What is asked: Count how many lines of the material below contain the string "instances", treating uppercase and lowercase letters as distinct, and state only that number.
━━ Listed entries
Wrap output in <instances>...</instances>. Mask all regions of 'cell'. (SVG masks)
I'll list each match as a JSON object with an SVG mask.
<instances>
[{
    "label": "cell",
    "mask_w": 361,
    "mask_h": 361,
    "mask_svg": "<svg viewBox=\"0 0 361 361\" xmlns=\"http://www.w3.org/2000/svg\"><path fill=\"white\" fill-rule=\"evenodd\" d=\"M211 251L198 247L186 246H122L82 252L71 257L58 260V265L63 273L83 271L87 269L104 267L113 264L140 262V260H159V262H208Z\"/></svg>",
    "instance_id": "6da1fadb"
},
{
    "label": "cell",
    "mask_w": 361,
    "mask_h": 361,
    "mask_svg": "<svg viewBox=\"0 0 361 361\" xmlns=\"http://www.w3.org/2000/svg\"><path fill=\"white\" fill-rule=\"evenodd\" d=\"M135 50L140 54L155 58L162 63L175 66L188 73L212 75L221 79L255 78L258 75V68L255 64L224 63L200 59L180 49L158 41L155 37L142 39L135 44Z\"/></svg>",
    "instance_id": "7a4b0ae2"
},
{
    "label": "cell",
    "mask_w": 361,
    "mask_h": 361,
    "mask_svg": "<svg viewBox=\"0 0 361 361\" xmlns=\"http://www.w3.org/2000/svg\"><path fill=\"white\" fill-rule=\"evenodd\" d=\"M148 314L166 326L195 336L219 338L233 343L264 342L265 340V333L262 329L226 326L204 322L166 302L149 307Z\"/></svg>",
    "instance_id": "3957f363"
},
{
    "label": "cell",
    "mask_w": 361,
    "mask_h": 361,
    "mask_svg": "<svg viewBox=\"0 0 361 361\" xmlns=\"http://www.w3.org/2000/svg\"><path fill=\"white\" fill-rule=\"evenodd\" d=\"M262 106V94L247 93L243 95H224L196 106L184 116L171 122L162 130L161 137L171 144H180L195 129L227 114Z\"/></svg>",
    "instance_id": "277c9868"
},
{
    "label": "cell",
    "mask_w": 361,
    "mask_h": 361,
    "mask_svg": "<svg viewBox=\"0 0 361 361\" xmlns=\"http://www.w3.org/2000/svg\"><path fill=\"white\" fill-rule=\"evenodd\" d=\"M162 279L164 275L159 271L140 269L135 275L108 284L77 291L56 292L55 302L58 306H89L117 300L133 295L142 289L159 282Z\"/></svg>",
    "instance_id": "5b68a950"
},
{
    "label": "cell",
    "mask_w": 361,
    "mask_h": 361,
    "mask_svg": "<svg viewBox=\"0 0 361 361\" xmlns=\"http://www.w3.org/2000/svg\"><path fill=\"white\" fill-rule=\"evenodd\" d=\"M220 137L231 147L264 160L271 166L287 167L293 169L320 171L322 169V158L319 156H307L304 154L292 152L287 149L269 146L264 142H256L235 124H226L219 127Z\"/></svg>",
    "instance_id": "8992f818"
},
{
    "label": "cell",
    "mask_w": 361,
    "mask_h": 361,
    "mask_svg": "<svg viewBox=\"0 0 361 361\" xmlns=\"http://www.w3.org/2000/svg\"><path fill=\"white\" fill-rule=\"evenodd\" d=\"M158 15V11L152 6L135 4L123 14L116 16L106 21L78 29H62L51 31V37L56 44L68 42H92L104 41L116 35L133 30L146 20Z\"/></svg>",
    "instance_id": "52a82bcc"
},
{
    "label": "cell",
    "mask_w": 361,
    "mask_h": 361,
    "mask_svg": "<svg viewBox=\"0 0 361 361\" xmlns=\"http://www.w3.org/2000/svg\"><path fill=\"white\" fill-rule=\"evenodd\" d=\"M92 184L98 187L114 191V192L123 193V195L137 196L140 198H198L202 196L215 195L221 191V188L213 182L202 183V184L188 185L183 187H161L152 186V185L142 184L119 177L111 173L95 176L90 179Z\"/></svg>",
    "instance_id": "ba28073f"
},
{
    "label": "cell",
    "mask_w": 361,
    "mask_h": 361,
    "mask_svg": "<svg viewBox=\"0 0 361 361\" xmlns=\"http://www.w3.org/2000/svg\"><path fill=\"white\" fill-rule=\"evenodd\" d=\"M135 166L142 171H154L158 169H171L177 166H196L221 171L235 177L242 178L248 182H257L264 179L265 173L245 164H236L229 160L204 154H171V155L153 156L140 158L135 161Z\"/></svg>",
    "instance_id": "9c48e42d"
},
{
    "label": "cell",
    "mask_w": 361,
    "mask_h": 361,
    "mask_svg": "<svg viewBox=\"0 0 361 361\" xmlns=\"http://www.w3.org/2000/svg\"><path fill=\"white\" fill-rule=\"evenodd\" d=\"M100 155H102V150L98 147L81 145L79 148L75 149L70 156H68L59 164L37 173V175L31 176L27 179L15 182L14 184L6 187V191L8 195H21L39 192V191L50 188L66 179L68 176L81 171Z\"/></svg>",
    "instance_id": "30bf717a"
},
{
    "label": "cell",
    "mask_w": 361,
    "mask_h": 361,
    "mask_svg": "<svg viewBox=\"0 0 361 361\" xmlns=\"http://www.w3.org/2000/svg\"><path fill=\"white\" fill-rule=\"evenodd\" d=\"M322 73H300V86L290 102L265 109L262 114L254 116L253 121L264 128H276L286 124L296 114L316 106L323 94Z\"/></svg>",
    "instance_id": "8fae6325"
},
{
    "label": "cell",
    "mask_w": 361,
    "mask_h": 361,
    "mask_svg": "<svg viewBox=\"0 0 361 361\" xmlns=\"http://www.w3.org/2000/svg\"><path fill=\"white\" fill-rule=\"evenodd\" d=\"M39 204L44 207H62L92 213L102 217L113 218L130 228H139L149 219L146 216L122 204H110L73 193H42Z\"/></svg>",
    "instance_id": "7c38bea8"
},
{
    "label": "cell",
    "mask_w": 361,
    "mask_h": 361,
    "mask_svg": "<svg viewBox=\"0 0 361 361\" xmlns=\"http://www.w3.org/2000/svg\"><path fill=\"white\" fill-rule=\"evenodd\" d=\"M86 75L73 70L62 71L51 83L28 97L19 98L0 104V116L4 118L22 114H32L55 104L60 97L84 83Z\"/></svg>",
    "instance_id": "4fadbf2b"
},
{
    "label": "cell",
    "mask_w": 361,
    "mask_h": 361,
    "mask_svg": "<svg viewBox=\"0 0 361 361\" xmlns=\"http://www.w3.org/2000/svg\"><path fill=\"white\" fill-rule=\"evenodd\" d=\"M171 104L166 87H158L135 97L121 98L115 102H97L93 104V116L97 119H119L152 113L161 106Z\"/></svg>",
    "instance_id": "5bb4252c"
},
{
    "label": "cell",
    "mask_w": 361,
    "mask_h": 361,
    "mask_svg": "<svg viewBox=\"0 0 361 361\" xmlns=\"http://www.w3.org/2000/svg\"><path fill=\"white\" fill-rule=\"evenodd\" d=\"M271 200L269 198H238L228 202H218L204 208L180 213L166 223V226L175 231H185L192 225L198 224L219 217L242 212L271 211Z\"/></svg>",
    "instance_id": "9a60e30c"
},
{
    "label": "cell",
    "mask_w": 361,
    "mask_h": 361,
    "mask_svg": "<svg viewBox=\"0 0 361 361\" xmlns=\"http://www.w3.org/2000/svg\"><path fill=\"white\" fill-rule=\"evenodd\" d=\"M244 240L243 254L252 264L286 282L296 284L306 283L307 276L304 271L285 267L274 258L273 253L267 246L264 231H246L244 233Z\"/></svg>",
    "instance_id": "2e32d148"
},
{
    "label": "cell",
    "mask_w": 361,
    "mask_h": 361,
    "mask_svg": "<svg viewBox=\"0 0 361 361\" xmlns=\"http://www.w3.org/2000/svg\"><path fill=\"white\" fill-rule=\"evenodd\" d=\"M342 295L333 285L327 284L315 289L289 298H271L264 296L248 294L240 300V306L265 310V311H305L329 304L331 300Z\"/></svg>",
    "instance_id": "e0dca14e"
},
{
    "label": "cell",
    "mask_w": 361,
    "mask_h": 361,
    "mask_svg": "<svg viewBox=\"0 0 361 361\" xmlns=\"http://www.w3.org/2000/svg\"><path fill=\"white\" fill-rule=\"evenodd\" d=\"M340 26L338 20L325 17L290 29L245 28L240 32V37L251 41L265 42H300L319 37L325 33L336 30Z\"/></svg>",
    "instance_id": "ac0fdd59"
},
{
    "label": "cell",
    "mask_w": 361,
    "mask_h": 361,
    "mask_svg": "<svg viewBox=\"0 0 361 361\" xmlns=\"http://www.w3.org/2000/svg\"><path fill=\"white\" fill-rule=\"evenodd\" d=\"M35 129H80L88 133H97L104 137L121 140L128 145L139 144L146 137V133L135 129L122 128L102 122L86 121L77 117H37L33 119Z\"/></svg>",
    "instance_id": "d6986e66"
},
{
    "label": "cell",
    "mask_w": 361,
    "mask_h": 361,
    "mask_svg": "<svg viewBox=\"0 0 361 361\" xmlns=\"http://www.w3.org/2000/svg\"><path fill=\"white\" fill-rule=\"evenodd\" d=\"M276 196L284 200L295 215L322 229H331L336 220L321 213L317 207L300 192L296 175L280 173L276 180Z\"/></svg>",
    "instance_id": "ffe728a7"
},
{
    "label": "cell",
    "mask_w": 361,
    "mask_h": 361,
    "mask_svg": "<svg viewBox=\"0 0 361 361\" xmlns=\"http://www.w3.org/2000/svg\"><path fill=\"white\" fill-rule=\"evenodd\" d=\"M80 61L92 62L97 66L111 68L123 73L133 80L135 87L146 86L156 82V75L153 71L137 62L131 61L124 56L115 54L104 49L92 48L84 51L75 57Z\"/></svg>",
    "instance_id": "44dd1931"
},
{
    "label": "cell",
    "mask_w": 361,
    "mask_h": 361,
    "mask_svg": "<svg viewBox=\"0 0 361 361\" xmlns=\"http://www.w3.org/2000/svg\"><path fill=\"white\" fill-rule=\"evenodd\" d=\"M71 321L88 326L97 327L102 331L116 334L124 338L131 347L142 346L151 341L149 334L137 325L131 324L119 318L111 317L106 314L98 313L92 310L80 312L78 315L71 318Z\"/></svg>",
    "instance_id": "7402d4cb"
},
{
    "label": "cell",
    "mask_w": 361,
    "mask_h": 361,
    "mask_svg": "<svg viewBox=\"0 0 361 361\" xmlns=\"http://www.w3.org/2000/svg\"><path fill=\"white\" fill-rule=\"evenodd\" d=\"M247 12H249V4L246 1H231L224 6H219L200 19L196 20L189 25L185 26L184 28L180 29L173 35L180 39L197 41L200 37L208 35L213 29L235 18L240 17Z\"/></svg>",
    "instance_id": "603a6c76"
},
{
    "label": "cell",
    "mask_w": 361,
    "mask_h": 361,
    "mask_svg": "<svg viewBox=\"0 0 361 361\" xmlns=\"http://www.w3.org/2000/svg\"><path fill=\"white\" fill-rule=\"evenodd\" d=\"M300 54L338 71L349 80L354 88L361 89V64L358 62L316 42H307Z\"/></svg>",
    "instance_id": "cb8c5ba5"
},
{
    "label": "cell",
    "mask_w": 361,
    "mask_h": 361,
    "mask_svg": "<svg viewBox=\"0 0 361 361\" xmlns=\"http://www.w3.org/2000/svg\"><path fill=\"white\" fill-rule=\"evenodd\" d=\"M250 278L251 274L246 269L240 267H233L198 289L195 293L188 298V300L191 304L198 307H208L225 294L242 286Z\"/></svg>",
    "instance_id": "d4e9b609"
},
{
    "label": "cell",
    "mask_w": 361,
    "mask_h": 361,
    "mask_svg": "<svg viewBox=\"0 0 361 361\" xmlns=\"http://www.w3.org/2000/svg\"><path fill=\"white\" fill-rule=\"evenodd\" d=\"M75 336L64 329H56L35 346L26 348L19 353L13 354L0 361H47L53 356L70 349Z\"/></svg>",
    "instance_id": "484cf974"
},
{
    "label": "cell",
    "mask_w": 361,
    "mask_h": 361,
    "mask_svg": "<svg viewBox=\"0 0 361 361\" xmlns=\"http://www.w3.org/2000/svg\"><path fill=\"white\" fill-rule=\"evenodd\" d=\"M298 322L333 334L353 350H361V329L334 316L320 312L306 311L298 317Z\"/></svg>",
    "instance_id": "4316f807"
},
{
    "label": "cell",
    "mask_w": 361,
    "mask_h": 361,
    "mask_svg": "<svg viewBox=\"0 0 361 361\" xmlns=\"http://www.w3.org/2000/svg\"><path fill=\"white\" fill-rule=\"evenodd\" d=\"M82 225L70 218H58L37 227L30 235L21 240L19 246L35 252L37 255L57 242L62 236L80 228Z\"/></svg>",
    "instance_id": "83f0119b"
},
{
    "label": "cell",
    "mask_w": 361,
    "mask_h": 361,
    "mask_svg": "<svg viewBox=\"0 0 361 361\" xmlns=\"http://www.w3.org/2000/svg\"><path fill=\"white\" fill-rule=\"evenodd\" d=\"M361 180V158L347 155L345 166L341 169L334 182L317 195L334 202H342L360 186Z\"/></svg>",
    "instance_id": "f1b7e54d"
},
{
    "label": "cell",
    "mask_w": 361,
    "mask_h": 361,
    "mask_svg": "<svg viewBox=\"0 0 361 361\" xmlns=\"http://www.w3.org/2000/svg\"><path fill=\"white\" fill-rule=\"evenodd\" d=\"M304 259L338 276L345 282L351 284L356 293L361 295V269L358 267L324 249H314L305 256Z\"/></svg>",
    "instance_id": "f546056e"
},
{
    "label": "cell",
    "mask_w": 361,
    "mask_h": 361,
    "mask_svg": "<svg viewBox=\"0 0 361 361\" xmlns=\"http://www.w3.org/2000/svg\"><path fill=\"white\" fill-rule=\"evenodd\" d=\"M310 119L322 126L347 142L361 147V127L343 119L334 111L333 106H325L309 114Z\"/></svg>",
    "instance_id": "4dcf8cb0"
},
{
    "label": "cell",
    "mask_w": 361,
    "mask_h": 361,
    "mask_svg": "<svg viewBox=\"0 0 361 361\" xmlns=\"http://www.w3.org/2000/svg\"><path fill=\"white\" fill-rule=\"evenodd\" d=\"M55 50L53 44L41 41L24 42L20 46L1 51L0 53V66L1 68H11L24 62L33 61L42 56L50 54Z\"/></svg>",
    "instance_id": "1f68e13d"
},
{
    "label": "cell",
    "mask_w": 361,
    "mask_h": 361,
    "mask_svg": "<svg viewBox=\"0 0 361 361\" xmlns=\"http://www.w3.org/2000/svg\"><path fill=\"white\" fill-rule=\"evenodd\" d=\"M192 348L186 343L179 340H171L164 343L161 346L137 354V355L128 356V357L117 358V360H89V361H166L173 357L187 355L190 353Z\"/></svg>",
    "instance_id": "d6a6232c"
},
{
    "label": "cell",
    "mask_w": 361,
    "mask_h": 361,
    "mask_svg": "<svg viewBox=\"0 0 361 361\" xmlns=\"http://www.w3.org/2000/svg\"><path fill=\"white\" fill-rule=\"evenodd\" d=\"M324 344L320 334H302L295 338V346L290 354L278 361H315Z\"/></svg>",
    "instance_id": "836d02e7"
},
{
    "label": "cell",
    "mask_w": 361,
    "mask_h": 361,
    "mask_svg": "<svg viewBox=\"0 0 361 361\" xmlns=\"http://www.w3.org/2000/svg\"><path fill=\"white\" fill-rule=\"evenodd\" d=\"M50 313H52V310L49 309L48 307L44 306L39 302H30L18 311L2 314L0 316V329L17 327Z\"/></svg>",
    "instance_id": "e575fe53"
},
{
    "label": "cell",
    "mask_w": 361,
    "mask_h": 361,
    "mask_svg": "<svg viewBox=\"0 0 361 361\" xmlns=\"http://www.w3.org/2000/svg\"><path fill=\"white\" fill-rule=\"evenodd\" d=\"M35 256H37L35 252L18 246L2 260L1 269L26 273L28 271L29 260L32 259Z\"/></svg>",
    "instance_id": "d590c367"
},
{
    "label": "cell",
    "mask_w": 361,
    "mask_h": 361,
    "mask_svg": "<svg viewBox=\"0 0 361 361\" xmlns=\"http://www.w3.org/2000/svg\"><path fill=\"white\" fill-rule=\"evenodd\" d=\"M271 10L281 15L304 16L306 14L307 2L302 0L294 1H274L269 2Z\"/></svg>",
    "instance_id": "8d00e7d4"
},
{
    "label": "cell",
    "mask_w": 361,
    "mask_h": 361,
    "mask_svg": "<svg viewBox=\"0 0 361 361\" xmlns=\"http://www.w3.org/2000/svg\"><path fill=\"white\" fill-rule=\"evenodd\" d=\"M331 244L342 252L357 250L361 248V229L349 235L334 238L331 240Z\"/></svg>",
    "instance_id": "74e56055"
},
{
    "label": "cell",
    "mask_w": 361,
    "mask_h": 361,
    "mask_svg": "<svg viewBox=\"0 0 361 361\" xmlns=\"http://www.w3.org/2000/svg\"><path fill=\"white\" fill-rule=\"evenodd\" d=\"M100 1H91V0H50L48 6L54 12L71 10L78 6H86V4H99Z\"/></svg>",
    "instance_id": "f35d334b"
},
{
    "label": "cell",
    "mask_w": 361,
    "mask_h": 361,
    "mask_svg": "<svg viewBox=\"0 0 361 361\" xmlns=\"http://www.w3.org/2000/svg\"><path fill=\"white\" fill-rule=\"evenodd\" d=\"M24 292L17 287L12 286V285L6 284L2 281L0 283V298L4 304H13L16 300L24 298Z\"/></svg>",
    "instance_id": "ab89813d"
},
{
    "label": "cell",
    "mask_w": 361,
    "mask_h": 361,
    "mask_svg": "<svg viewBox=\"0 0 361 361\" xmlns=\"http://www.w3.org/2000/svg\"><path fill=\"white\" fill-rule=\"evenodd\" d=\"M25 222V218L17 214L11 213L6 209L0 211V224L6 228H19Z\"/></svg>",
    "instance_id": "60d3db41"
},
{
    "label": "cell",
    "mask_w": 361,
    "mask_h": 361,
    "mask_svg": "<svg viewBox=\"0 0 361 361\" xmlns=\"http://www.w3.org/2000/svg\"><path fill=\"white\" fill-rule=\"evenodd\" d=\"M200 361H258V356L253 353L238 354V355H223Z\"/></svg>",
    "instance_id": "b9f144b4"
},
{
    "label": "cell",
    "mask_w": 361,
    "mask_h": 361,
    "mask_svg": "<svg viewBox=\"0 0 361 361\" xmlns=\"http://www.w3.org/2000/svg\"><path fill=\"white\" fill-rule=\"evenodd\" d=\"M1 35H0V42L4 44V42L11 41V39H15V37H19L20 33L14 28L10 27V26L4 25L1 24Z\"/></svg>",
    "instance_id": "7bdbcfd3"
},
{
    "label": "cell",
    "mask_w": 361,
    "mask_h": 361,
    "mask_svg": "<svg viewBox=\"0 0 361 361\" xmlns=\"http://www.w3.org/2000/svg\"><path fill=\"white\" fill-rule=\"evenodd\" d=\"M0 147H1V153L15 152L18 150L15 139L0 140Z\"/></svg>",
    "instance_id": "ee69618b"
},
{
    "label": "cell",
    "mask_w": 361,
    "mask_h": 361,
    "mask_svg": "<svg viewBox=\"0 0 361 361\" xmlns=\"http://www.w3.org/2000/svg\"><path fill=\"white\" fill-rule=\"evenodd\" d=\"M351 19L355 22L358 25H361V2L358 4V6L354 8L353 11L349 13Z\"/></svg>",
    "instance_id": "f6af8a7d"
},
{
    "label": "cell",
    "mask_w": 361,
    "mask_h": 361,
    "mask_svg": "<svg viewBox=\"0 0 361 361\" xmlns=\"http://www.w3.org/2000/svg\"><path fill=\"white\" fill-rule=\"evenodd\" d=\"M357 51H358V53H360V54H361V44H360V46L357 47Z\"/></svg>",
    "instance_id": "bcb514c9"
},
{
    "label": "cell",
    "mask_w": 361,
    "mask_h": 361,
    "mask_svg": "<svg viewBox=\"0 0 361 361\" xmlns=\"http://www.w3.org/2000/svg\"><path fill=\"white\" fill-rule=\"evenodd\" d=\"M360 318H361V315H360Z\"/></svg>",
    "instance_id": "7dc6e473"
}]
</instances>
━━━━
Right answer: 3